Record extracts:
· · ·

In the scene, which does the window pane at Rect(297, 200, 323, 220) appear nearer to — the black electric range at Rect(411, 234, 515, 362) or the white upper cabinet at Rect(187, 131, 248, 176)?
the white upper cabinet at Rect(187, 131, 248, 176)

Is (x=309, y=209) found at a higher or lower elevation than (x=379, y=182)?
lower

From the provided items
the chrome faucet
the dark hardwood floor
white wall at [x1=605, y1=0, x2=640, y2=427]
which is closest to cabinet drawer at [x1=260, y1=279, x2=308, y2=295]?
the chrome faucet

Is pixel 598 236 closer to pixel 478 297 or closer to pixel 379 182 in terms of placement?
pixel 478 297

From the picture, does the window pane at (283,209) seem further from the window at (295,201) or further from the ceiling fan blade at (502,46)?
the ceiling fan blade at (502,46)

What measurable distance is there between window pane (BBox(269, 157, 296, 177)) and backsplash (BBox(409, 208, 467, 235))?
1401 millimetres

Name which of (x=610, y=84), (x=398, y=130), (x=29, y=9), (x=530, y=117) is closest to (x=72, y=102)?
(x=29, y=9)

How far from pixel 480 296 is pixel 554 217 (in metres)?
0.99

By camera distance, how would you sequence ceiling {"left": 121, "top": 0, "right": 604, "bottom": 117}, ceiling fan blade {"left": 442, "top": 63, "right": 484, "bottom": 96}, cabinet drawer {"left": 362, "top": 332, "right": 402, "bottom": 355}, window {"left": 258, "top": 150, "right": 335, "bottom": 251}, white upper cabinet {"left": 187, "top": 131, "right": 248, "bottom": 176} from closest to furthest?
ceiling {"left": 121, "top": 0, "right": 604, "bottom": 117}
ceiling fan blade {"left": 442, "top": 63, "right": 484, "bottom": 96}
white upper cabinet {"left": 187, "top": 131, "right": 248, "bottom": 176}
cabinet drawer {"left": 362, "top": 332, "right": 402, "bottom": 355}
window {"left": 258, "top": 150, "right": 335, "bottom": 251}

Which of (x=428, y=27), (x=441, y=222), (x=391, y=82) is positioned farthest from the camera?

· · ·

Extract, word for word, each line of the listing above.

Exercise result:
In the scene, which does the window pane at Rect(297, 200, 323, 220) appear nearer to — the black electric range at Rect(411, 234, 515, 362) or the white upper cabinet at Rect(187, 131, 248, 176)?
the white upper cabinet at Rect(187, 131, 248, 176)

Is (x=309, y=209) found at a higher or lower elevation than (x=379, y=182)?
lower

From the provided items
the chrome faucet
the dark hardwood floor
white wall at [x1=605, y1=0, x2=640, y2=427]
which is closest to cabinet drawer at [x1=260, y1=279, x2=308, y2=295]?
the chrome faucet

Is pixel 598 236 closer to pixel 478 297 or closer to pixel 379 182 in terms of placement?
pixel 478 297

From the picture, does the window pane at (283,209) seem further from the window at (295,201) or further from the ceiling fan blade at (502,46)?
the ceiling fan blade at (502,46)

What measurable distance is there between window pane (BBox(269, 157, 296, 177)) and backsplash (BBox(409, 208, 467, 235))?
1401 millimetres

Name which of (x=610, y=84), (x=398, y=130), (x=29, y=9), (x=530, y=117) is closest to (x=72, y=102)?
(x=29, y=9)

How far from pixel 480 296 is pixel 554 217 (in metres)?
0.99

By camera distance, how would you sequence ceiling {"left": 121, "top": 0, "right": 604, "bottom": 117}, ceiling fan blade {"left": 442, "top": 63, "right": 484, "bottom": 96}, cabinet drawer {"left": 362, "top": 332, "right": 402, "bottom": 355}, window {"left": 258, "top": 150, "right": 335, "bottom": 251}, white upper cabinet {"left": 187, "top": 131, "right": 248, "bottom": 176} from closest to furthest?
ceiling {"left": 121, "top": 0, "right": 604, "bottom": 117}
ceiling fan blade {"left": 442, "top": 63, "right": 484, "bottom": 96}
white upper cabinet {"left": 187, "top": 131, "right": 248, "bottom": 176}
cabinet drawer {"left": 362, "top": 332, "right": 402, "bottom": 355}
window {"left": 258, "top": 150, "right": 335, "bottom": 251}

Which of (x=428, y=27), (x=441, y=222), (x=391, y=82) is positioned farthest from the camera?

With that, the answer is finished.